AVAILABLE DATA:
====

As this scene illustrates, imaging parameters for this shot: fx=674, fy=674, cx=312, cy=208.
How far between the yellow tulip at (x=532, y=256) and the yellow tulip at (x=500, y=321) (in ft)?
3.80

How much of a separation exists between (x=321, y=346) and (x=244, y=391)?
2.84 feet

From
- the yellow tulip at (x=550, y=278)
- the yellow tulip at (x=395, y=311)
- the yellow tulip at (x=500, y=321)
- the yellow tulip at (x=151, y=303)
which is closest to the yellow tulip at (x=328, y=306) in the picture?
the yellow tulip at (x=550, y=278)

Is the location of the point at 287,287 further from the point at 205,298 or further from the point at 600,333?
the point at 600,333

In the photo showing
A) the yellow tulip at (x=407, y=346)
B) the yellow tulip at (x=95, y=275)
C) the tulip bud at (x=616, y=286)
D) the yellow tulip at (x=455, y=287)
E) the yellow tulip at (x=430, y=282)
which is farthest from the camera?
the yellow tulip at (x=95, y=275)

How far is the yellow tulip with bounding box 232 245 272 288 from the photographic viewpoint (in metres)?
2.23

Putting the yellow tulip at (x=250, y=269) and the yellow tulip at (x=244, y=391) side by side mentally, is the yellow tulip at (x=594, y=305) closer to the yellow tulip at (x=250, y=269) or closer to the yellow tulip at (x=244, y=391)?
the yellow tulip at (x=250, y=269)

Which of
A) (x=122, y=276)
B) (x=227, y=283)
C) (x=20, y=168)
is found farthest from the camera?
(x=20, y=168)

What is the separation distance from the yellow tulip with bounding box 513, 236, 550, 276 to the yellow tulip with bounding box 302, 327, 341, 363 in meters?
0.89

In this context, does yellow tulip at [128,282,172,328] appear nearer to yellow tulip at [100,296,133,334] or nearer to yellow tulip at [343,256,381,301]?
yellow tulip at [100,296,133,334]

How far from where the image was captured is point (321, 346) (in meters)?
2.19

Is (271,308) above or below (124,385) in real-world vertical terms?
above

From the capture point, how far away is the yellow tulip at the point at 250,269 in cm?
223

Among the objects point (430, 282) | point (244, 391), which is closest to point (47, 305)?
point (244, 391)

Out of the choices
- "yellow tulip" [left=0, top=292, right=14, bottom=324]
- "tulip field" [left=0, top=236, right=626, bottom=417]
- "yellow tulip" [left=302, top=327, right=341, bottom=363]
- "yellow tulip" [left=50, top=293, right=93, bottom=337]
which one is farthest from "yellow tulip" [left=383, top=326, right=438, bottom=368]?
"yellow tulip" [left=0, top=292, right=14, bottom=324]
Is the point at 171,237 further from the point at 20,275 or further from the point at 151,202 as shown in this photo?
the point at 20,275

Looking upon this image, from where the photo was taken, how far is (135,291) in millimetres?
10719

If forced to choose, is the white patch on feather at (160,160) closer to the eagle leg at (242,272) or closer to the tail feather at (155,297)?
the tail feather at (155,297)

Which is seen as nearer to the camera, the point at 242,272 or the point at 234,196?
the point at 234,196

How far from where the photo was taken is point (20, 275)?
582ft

====

GIVEN PROBLEM: Copy exactly, and only, the lines from the one containing "Is the point" through the last line of the listing.

RESULT:
Is the point at 171,237 further from the point at 20,275 or further from the point at 151,202 as shown in this photo?
the point at 20,275

Looking upon this image, from where the photo was taken, how far is (135,291) in millimetres?
10719

If forced to choose, is the white patch on feather at (160,160) closer to the eagle leg at (242,272) or closer to the tail feather at (155,297)?
the tail feather at (155,297)

Which is seen as nearer to the camera, the point at 242,272 or the point at 234,196?
the point at 234,196

How far from where the photo was taken is point (20, 275)?
582ft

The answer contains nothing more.